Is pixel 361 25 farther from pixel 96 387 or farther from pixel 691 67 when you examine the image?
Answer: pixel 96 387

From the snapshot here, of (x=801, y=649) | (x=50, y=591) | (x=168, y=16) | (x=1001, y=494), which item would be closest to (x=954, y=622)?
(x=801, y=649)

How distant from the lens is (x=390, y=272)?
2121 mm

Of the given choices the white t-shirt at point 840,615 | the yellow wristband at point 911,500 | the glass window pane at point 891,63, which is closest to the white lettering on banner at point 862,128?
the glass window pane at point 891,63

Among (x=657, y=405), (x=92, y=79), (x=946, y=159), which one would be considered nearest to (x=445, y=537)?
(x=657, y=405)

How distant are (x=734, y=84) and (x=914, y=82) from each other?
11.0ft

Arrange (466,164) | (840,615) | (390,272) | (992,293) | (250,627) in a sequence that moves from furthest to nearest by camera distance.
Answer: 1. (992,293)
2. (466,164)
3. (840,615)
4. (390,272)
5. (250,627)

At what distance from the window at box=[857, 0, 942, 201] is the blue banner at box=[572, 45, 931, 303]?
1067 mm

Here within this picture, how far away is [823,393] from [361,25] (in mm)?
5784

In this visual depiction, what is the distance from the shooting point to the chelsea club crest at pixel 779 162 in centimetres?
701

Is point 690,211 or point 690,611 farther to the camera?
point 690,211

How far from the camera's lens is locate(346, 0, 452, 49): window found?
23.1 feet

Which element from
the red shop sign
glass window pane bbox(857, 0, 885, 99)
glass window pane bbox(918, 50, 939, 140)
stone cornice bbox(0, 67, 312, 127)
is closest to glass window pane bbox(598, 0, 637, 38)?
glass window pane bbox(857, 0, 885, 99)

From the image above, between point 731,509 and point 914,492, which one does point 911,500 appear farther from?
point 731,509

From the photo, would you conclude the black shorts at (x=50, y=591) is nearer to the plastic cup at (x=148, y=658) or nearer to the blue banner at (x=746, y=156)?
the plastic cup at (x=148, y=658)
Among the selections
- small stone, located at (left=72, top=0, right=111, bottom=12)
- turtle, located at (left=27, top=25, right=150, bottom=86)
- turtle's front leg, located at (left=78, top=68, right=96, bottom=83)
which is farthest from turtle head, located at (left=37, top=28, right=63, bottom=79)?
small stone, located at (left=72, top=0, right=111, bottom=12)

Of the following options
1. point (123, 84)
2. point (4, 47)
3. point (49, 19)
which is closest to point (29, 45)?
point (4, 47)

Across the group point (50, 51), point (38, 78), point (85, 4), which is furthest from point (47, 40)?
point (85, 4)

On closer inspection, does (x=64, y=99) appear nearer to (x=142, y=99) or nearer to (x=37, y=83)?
================
● EXERCISE GOAL
Render every line of the rows above as a JSON list of strings, with one string per line and blank lines omitted.

● ANSWER TO THIS PROBLEM
[
  "Is pixel 361 25 farther from pixel 96 387 or farther from pixel 691 67 when you examine the image?",
  "Answer: pixel 96 387",
  "From the snapshot here, of (x=801, y=649) | (x=50, y=591) | (x=168, y=16) | (x=1001, y=494), which item would be closest to (x=954, y=622)?",
  "(x=801, y=649)",
  "How distant from the lens is (x=390, y=272)?",
  "2121 mm",
  "Of the given choices the white t-shirt at point 840,615 | the yellow wristband at point 911,500 | the glass window pane at point 891,63, which is closest to the white lettering on banner at point 862,128?",
  "the glass window pane at point 891,63",
  "Among (x=657, y=405), (x=92, y=79), (x=946, y=159), which one would be considered nearest to (x=445, y=537)?",
  "(x=657, y=405)",
  "How distant are (x=734, y=84) and (x=914, y=82) from each other?",
  "11.0ft",
  "Arrange (466,164) | (840,615) | (390,272) | (992,293) | (250,627) in a sequence that moves from furthest to nearest by camera distance.",
  "Answer: 1. (992,293)",
  "2. (466,164)",
  "3. (840,615)",
  "4. (390,272)",
  "5. (250,627)",
  "At what distance from the window at box=[857, 0, 942, 201] is the blue banner at box=[572, 45, 931, 303]?",
  "1067 mm",
  "Here within this picture, how far away is [823,393] from [361,25] (in mm)?",
  "5784",
  "In this visual depiction, what is the distance from the shooting point to the chelsea club crest at pixel 779 162 in centimetres?",
  "701",
  "Is point 690,211 or point 690,611 farther to the camera?",
  "point 690,211",
  "How far from the camera's lens is locate(346, 0, 452, 49): window found?",
  "23.1 feet",
  "Which element from",
  "the red shop sign",
  "glass window pane bbox(857, 0, 885, 99)",
  "glass window pane bbox(918, 50, 939, 140)",
  "stone cornice bbox(0, 67, 312, 127)",
  "is closest to glass window pane bbox(598, 0, 637, 38)?",
  "glass window pane bbox(857, 0, 885, 99)",
  "From the image above, between point 731,509 and point 914,492, which one does point 911,500 appear farther from?",
  "point 731,509",
  "From the photo, would you conclude the black shorts at (x=50, y=591) is nearer to the plastic cup at (x=148, y=658) or nearer to the blue banner at (x=746, y=156)?",
  "the plastic cup at (x=148, y=658)",
  "Among the selections",
  "- small stone, located at (left=72, top=0, right=111, bottom=12)",
  "- turtle, located at (left=27, top=25, right=150, bottom=86)",
  "- turtle's front leg, located at (left=78, top=68, right=96, bottom=83)",
  "which is farthest from turtle head, located at (left=37, top=28, right=63, bottom=79)?",
  "small stone, located at (left=72, top=0, right=111, bottom=12)",
  "Of the following options",
  "1. point (123, 84)",
  "2. point (4, 47)",
  "3. point (49, 19)",
  "which is closest to point (29, 45)?",
  "point (4, 47)",
  "Across the group point (50, 51), point (38, 78), point (85, 4), which is furthest from point (47, 40)?",
  "point (85, 4)",
  "On closer inspection, does (x=64, y=99) appear nearer to (x=142, y=99) or nearer to (x=37, y=83)?"
]